Academy Award-winning director Barry Jenkins has unveiled a teaser trailer of his highly-anticipated limited TV series, The Underground Railroad.
Jenkins shared a first glimpse of the show on Monday, tweeting “We the People...” along with the minute-long clip, a slow pan over a crowd of Black people, dressed in period-specific clothing, huddled in a train station.
Titled “Preamble,” the shot is set to a soaring instrumental score, eventually coming to rest at the front of the crowd, where an all-Black line of train conductors, men and women, stand shoulder-to-shoulder, dressed in matching dark blue suits with black ties.
In a voiceover, one person asks, “Who built all this?” A second voice responds: “Well, who builds anything in this country?”
The nine-episode series, which will be available on Amazon’s Prime Video, is based on the 2017 Pulitzer Prize-winning novel by Colson Whitehead of the same name. In it, Whitehead imagines an alternate timeline in which the Underground Railroad, the network of abolitionists and safe houses, is an actual railroad.

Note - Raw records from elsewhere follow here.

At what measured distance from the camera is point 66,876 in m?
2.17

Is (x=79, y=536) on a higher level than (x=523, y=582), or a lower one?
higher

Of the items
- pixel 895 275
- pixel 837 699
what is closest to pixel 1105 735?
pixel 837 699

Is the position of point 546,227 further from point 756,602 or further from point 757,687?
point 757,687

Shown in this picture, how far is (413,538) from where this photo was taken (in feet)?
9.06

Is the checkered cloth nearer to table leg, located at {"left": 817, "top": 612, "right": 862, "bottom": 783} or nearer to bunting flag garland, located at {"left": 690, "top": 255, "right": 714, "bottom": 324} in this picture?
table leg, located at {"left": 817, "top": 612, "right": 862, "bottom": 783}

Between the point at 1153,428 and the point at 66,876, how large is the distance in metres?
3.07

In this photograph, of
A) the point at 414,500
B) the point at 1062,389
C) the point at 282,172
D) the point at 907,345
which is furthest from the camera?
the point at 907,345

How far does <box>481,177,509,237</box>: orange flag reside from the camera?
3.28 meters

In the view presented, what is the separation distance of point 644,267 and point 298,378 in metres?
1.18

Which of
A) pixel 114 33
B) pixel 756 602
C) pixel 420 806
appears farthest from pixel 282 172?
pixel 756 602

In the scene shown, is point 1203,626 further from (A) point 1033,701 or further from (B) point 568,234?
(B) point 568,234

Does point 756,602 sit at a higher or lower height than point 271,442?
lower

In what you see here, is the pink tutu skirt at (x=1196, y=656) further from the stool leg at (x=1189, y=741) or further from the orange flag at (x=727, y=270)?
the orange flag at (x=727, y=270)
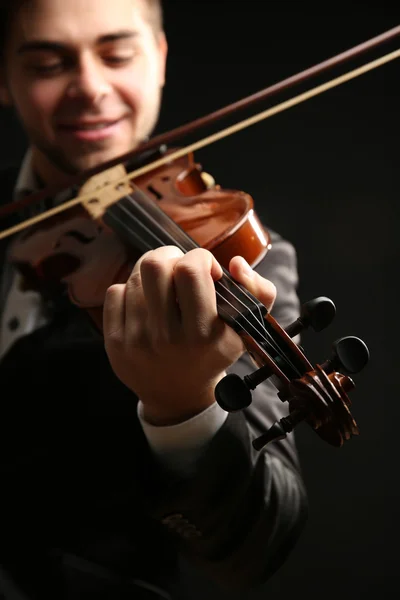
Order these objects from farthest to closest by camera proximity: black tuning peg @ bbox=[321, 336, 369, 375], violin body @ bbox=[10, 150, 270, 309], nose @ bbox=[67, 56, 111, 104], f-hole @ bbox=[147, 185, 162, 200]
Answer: nose @ bbox=[67, 56, 111, 104] < f-hole @ bbox=[147, 185, 162, 200] < violin body @ bbox=[10, 150, 270, 309] < black tuning peg @ bbox=[321, 336, 369, 375]

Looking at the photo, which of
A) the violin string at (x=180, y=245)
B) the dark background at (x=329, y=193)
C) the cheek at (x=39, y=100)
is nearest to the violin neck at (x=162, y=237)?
the violin string at (x=180, y=245)

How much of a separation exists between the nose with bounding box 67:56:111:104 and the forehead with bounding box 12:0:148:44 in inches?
1.3

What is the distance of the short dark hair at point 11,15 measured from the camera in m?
0.99

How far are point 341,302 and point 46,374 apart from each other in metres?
0.42

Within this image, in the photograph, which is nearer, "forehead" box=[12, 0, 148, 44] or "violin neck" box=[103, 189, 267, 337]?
"violin neck" box=[103, 189, 267, 337]

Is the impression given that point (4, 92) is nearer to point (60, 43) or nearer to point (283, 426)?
point (60, 43)

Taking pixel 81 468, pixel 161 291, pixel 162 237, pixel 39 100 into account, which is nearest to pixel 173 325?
pixel 161 291

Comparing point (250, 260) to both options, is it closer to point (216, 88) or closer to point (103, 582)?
point (103, 582)

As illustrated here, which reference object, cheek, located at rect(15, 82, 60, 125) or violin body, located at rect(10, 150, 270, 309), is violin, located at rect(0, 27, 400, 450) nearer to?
violin body, located at rect(10, 150, 270, 309)

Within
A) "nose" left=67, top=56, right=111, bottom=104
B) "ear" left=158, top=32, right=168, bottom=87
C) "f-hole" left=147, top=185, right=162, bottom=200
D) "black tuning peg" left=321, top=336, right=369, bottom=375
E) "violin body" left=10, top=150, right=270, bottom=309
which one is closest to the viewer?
"black tuning peg" left=321, top=336, right=369, bottom=375

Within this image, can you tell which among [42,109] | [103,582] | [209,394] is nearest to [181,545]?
[103,582]

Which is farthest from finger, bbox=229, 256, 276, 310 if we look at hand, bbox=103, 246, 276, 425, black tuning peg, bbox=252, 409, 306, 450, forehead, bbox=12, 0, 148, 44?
Answer: forehead, bbox=12, 0, 148, 44

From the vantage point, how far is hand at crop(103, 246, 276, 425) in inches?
21.8

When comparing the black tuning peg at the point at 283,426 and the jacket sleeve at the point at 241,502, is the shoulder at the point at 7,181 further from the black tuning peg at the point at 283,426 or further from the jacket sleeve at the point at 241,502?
the black tuning peg at the point at 283,426
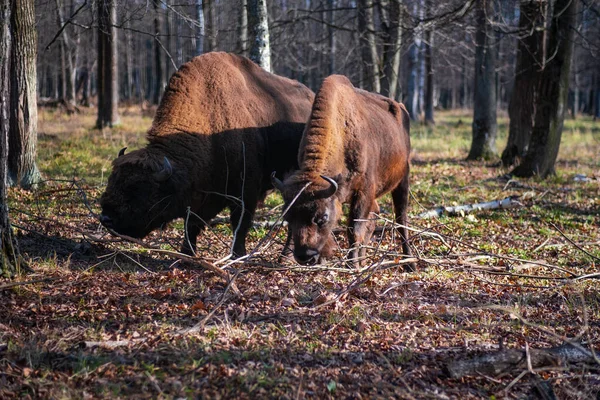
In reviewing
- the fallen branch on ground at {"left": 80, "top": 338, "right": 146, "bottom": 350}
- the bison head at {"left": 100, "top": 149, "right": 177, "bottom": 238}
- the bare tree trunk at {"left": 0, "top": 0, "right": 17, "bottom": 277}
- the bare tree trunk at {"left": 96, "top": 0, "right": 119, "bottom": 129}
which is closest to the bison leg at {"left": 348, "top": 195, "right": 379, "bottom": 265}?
the bison head at {"left": 100, "top": 149, "right": 177, "bottom": 238}

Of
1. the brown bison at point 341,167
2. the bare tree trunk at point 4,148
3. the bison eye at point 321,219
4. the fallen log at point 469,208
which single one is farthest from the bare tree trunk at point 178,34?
the fallen log at point 469,208

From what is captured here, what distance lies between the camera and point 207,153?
21.8ft

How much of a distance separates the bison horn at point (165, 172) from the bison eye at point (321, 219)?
1.54m

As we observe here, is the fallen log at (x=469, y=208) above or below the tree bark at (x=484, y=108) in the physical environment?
below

While the novel follows two enslaved people as they attempt to escape their Georgia plantation, Jenkins’ adaptation focuses on one woman, Cora, played Thuso Mbedu, who runs away only to find an actual railroad beneath the ground, as well as train conductors and engineers working to help enslaved Black people escape to freedom. The show also stars Chase W. Dillon as Homer, an enslaved 10-year-old boy, and Joel Edgerton as the slave-catcher Ridgeway.
Jenkins, who previously directed the Oscar-award winning film Moonlight, as well as the James Baldwin adaptation If Beale Street Could Talk, directed all nine episodes of the Amazon Original Series. Whitehead also serves as an executive producer.

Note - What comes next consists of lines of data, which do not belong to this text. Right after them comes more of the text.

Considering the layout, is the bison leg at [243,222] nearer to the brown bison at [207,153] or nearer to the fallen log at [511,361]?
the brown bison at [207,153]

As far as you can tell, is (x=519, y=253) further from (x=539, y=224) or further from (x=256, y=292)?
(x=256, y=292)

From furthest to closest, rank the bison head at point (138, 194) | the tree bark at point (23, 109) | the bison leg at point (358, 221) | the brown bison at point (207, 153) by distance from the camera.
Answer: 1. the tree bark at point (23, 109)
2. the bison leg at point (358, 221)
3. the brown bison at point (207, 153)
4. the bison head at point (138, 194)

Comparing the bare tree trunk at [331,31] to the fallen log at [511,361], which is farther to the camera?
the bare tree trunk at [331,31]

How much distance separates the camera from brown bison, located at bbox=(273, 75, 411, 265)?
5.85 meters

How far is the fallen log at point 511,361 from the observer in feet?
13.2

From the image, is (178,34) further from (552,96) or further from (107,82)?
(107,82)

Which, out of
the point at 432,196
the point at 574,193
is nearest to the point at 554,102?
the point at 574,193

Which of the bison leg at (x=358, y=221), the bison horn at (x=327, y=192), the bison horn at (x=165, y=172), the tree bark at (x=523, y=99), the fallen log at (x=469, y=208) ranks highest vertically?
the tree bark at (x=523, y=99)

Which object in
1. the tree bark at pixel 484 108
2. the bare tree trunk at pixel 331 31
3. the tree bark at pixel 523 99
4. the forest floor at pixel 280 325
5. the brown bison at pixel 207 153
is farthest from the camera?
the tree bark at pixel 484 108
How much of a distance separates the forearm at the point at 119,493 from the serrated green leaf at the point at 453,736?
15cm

Production on the show wrapped last month.
Known for the sensitivity and care with which he depicts Black life and Black people onscreen, Jenkins told IndieWire earlier this year that directing Underground Railroad was the most emotionally grueling experience of his professional life.

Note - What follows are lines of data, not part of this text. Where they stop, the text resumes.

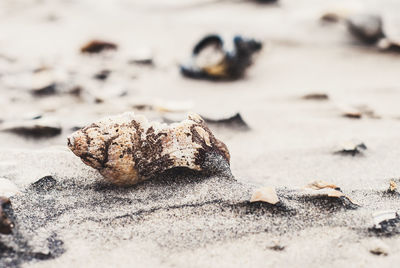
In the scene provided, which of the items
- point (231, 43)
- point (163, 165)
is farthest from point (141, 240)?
point (231, 43)

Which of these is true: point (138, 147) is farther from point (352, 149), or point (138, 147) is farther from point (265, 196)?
point (352, 149)

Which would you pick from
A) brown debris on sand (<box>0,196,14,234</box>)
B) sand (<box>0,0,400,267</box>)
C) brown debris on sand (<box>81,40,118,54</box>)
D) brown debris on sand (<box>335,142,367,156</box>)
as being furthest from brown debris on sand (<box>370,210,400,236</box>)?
brown debris on sand (<box>81,40,118,54</box>)

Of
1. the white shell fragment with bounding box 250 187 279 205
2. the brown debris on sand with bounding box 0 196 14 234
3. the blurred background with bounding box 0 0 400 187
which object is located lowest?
the blurred background with bounding box 0 0 400 187

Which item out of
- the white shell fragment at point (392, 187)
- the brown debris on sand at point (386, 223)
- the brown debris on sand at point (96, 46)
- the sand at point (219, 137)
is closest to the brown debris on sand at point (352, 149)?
the sand at point (219, 137)

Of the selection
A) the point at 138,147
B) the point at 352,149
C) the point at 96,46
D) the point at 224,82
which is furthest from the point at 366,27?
the point at 138,147

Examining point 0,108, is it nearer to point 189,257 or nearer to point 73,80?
point 73,80

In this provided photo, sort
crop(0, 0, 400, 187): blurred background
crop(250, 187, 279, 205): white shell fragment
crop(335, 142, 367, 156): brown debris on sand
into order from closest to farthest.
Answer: crop(250, 187, 279, 205): white shell fragment, crop(335, 142, 367, 156): brown debris on sand, crop(0, 0, 400, 187): blurred background

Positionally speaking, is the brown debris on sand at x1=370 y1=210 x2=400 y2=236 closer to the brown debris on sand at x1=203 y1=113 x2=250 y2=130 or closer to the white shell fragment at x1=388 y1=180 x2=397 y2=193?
A: the white shell fragment at x1=388 y1=180 x2=397 y2=193

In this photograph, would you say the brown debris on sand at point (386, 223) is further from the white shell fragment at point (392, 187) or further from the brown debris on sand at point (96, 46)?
the brown debris on sand at point (96, 46)
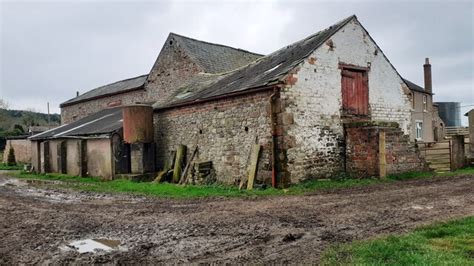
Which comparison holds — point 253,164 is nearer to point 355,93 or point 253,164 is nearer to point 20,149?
point 355,93

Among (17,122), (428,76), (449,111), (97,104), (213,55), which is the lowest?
(449,111)

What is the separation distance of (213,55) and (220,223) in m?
19.4

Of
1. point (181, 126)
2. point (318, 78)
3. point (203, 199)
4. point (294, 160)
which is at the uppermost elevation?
point (318, 78)

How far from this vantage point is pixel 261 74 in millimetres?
16109

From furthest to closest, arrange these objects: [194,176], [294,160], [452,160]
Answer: [452,160], [194,176], [294,160]

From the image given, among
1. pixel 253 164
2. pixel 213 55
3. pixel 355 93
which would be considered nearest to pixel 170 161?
pixel 253 164

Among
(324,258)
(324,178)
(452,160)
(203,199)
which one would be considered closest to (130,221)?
(203,199)

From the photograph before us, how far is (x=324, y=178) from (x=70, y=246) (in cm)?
1003

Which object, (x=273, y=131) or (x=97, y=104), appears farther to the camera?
(x=97, y=104)

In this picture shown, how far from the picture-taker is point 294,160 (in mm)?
13820

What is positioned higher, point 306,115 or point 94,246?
point 306,115

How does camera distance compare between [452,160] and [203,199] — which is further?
[452,160]

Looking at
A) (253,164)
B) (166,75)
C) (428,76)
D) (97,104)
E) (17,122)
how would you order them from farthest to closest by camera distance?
(17,122) < (428,76) < (97,104) < (166,75) < (253,164)

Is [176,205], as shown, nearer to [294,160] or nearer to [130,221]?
[130,221]
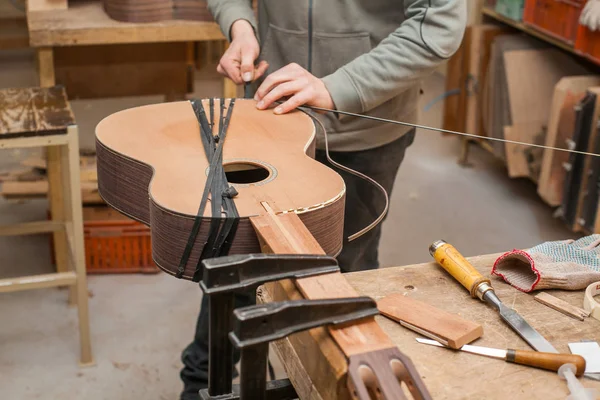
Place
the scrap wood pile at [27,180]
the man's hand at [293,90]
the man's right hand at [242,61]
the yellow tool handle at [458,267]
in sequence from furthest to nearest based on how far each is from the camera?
the scrap wood pile at [27,180]
the man's right hand at [242,61]
the man's hand at [293,90]
the yellow tool handle at [458,267]

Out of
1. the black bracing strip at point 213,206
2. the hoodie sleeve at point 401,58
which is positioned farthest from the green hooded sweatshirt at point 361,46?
the black bracing strip at point 213,206

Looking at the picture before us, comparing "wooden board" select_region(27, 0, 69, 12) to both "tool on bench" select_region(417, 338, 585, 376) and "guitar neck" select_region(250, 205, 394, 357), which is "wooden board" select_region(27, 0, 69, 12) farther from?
"tool on bench" select_region(417, 338, 585, 376)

“It’s the toughest thing I’ve ever done, not because it was difficult to make physically, but just emotionally,” Jenkins told the trade magazine back in April. “I’ve never cried on set with anything I’ve made. On this one, at least once every two weeks somebody would be like ‘you alright man?’”
“I would have to walk…off the set for 10 or 15 minutes because I was just distraught,” Jenkins added. “Our guidance counselor pulled me off set one day and would not let me continue to direct.”